(RECORD EXCERPTS):
* begin *

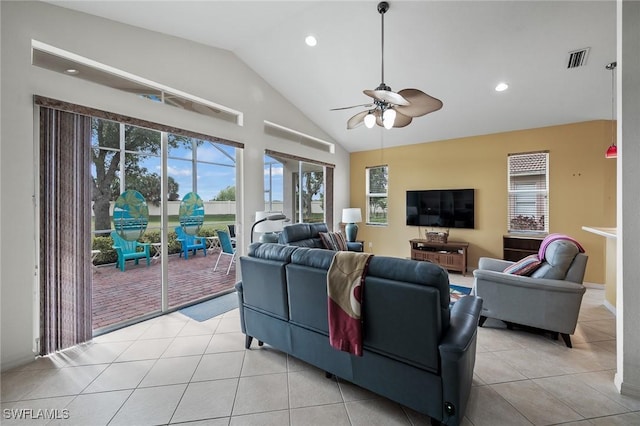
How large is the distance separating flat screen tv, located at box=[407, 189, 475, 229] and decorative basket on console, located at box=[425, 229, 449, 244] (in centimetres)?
23

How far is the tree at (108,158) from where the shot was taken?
110 inches

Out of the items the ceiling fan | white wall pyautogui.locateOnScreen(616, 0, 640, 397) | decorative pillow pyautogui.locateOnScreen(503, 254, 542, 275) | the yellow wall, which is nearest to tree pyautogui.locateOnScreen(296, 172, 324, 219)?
the yellow wall

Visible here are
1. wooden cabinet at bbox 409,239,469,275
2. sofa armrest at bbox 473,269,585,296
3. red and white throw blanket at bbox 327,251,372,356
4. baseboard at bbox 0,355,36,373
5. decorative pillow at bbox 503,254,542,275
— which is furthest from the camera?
wooden cabinet at bbox 409,239,469,275

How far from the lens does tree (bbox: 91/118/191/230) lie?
279 centimetres

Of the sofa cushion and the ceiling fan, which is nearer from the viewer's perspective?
the ceiling fan

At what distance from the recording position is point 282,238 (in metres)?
3.99

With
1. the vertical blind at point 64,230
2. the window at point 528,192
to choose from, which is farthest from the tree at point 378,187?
the vertical blind at point 64,230

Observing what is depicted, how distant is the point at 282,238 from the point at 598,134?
528 centimetres

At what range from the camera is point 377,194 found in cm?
657

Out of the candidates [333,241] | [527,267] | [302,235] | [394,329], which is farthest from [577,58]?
[302,235]

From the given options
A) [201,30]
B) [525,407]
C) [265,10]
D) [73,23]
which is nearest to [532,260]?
[525,407]

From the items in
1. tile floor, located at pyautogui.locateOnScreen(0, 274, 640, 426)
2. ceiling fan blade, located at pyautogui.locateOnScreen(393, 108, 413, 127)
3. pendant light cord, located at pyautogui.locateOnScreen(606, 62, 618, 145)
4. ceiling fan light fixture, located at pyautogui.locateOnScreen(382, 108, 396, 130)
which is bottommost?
tile floor, located at pyautogui.locateOnScreen(0, 274, 640, 426)

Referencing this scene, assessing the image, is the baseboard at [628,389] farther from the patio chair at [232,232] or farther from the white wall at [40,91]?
the white wall at [40,91]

* end *

(PROBLEM REQUIREMENTS): Pull out every line in the records that contains the word "point". Uppercase and lowercase letters must match.

(CORRECT OUTPUT):
At what distance from the recording position is point 282,238 (in metres)?
1. the vertical blind at point 64,230
2. the window at point 528,192
to choose from, which is farthest from the tree at point 378,187?
the vertical blind at point 64,230
Observing what is depicted, how distant is the point at 282,238 from the point at 598,134?
At what range from the camera is point 377,194 found in cm?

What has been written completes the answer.